Ein Fluss als tote Zone

Die Kreuzfahrtriesen der Meyer Werft können die Ems jetzt passieren. Aber jahrzehntelanges Baggern hat das einst intakte Gewässer ruiniert. Eine neue WWF-Studie spricht von einer ökologischen Katastrophe. Im Fluss sei zu wenig Sauerstoff

VON KAI SCHÖNEBERG

Kühe und Wiesen, nur ab und an schippert einer der in der Meyer-Werft gebauten Kreuzfahrt-Riesen den Fluss hinab Richtung Dollart und Nordsee. Doch die Idylle trügt: Durch dauerndes Baggern und Begradigen scheint die 371 Kilometer lange Ems heute als Biotop ohne Zukunft. „Der Fluss wurde in den vergangenen zehn Jahren regelrecht ruiniert“, sagt Beatrice Claus von der Umweltstiftung World Wide Fund for Nature (WWF).

> AUFGABENSTELLUNG
Wie lang ist die Ems laut dem Ausgangstext?

> DATENSÄTZE
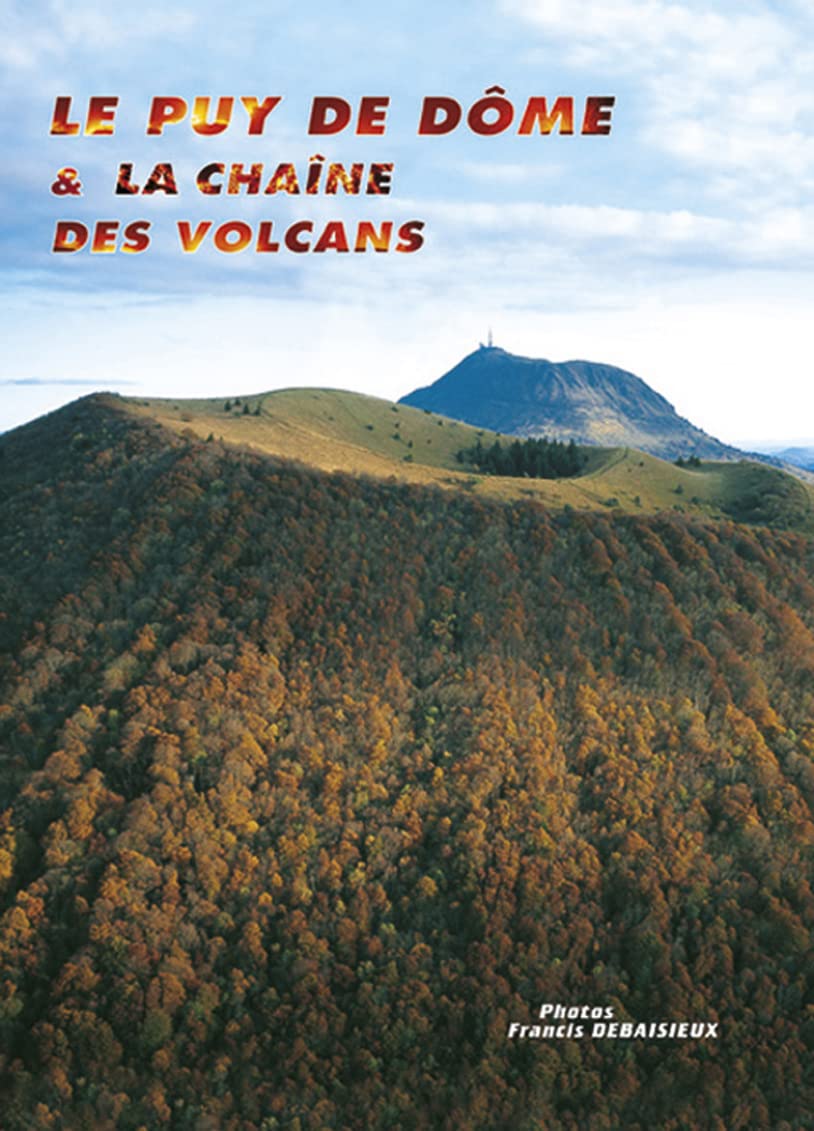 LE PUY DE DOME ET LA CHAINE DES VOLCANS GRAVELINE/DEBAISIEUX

--

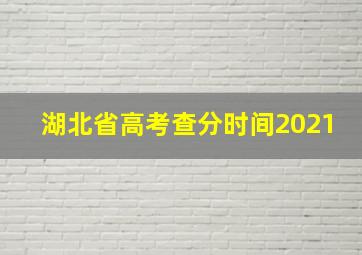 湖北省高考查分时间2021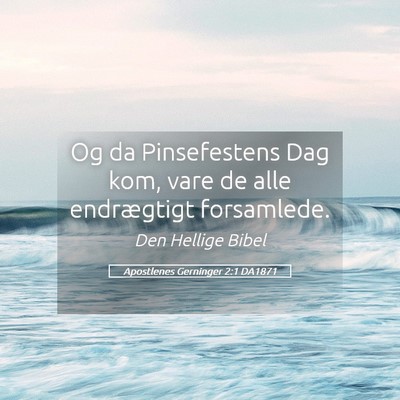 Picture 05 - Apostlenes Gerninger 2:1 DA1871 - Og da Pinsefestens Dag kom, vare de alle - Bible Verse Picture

> DEINE ANTWORT
Die Ems ist 371 Kilometer lang.